Nova API Documentation

A few steps to international credit data

Introduction

This quickstart guide provides information on how to integrate with and use Nova Credit's API. We've tried to make this documentation as user-friendly as possible but please drop us a line if you have any questions.

Nova Connect is secure, quick to integrate, and easy to use.
The easiest way to integrate with Nova is by using Nova Connect — a drop-in JavaScript module that allows your customers to easily interact with foreign credit bureaus through Nova's secure API. Nova Connect is an HTML form that adapts to the country selected. It takes care of user validation to increase accuracy, as well as securing data so that sensitive information never reaches your servers. The Nova API is served over HTTPS to ensure data privacy; HTTP is not supported in production.
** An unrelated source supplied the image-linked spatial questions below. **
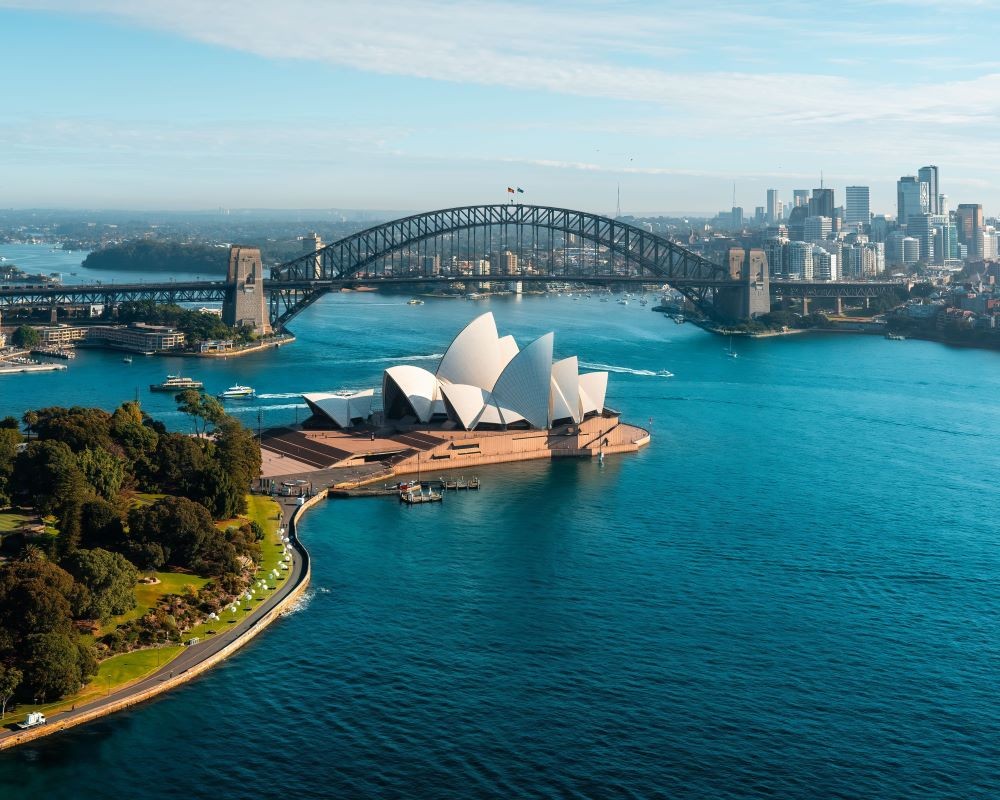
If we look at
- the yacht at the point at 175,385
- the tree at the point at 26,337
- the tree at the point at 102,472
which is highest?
the tree at the point at 26,337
The Nova API returns a Nova Credit Passport™ for every customer credit check
Once a request is successful, you can use specific Nova endpoints to retrieve the customer's Nova Credit Passport™ — an overview of their international credit data available in either standard JSON or PDF formats. This report contains several key data points including the customer's credit history, current tradelines, as well as a credit score and risk profile.

API Host:

api.neednova.com

Resource URL Patterns:

/connect/accesstoken
/connect/passport/json
/connect/passport/pdf

Environments:

sandbox
production

User flow

The process to retrieve international credit data is handled in 3 steps:
  1. Obtaining Nova API credentials
  2. Adding Nova Connect to your application flow
  3. Calling the /connect/passport endpoint to receive the report

The following is an example Nova Connect flow. Note that the information requested through the form may change based on the country selected; different credit bureaus require different credentials. Nova takes care of customizing the form and handling errors with each bureau so that you don't have to.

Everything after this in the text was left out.